Исходный текст.
#####
Пожалуй, рискну сказать, что слово «выплакаться» мне подходит как нельзя лучше. Я вчера бабушку похоронил. За восемь дней от вызова неотложки до окончания поминального ужина накопилось несколько коротких историй о том, как я не столько задолбался — слово всё же не очень уместное, — сколько удивился.
Во-первых, всё же спасибо нашим малооплачиваемым доблестным врачам из неотложки и больницы, в которую карета «скорой помощи» нас отвезла. Они были в меру деликатны, минимально выражали недовольство тем, что шесть утра и ночная смена — да и то, конечно, не вслух. Все до одного адекватно восприняли то, что муж моей бабушки — врач, и с ним можно говорить на профессиональном языке. Одно лишь удивило до крайности: оказывается, в некоторых наших больницах в реанимационное отделение не пускают посетителей. Вообще никаких и вообще никогда. Те, кто видел хоть раз «Клинику», помнят, что у них там в intensive care тусуются чуть ли ни все, кому не лень. Может, это и преувеличение, но и мои друзья из Великобритании весьма удивились этой детали. Нормально ли это, когда ты привозишь в больницу человека, его увозят в реанимационное, а видишь ты его в следующий раз уже на отпевании? Ладно я, внук без медицинского образования. Но муж, врач высочайшей категории, — его могли бы и пустить. Благо он научен опытом, что врач правила не устанавливает, и права качать не стал.
#####
Исходные данные.
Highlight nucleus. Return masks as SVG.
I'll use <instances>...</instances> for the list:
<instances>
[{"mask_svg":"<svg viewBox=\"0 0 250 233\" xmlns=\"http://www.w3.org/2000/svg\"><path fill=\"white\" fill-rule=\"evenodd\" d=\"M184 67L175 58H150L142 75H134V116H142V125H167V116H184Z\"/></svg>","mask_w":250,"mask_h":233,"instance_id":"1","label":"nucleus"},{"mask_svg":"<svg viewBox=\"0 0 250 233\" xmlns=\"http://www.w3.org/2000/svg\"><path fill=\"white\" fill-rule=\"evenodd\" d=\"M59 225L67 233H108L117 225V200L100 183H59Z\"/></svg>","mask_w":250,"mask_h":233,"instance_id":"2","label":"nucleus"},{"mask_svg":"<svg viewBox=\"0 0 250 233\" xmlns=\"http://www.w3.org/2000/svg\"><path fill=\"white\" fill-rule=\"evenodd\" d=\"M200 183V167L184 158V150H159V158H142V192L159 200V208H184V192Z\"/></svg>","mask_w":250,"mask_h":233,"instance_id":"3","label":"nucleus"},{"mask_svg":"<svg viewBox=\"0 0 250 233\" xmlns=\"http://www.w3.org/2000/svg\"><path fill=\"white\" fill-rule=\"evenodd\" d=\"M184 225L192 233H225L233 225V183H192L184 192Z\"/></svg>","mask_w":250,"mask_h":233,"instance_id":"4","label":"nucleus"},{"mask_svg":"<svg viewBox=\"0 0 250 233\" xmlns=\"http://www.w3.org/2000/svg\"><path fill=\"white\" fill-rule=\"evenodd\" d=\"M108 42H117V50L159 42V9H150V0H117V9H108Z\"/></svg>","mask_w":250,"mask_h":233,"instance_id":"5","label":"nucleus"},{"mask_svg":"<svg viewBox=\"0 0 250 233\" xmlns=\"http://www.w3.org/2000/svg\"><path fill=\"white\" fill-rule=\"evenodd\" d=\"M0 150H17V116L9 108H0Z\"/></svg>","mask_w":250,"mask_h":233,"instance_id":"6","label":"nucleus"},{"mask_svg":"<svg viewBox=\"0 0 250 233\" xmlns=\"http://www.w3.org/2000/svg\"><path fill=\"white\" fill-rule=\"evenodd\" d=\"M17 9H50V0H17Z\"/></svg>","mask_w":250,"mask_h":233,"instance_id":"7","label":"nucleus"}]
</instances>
#####
Задания.
• a. Перескажите кратко в виде списка абзац текста о похоронах бабушки, который начинается словами «Во-первых, всё же спасибо». Сохраните его основные факты.
• b. Напишите продолжение текста о похоронах бабушки, начиная сразу после его последнего предложения.

Ответы к заданиям.
• a.
- Врачи неотложки и больницы, куда отвезла «скорая», были в меру деликатны. Недовольство ранним часом (шесть утра) и ночной сменой они вслух не выражали.
- Все без исключения адекватно восприняли, что муж бабушки — врач, и говорили с ним на профессиональном языке.
- В некоторых больницах в реанимационное отделение не пускают посетителей вообще никогда. Это сильно удивило рассказчика, ведь в сериале «Клиника» в intensive care находятся чуть ли не все желающие. Друзья из Великобритании тоже удивились этой детали.
- После реанимации рассказчик увидел бабушку уже только на отпевании.
- Не пустили даже мужа, врача высочайшей категории. Он по опыту знает, что правила устанавливает не врач, поэтому спорить не стал.

• b.
Вторая история — из более классического «продавец-клиент». Нас с девушкой попросили купить нижнее бельё. Для трупа, простите уж. Заходим в магазинчик. Моя девушка с немного серым лицом просит у продавца лифчик. Описывает примерно так: «Размер такой-то, на пожилую женщину». Нам что-то там показывают. Когда девушка уточняет, что цвет не имеет значения, лицо продавца озаряется: «А, так это не на вас!» Моей девушке 18 — она уж точно не тянет на пожилую женщину. Чем слушала продавец?
Последняя история — самая тоскливая. Едем на кладбище в катафалке. Я сижу перед гробом, рядом мама в состоянии, близком к нервному срыву. Спереди, ближе к водителю, сидит стайка знакомых. Сижу, погружённый в безрадостные мысли. Вдруг спереди слышу негромкий говор. «Шу-шу, а мы живём в такой же пятиэтажке... Шу-шу, а мы теперь каждый год туда отдыхать ездим: водичка, лес...» Знаете ощущение, когда хочется тишины, и любой посторонний звук хуже бензопилы? А они не знают, видимо. Не понимают, что за их спинами стоит гроб, рядом с которым сидят родственники покойной. Только незнанием можно объяснить такую бестактность. Я могу понять, что некоторые из них не виделись, наверное, несколько лет, но это совсем не мои проблемы. Не в этот момент уж точно. Могу понять, что они, возможно, уже не на первых похоронах, и уже начинают относиться к ним как к чему-то бытовому. Но разве мы обязаны им потакать в этот момент? В общем, я надеюсь, что никогда больше мне не придётся делать кому-либо замечание в катафалке. А уж тем более группе людей, которая в сумме старше меня раз, наверное, в пятнадцать.
Всем остальным, кто помог, кто соболезновал, кто пришёл и был с нами — спасибо.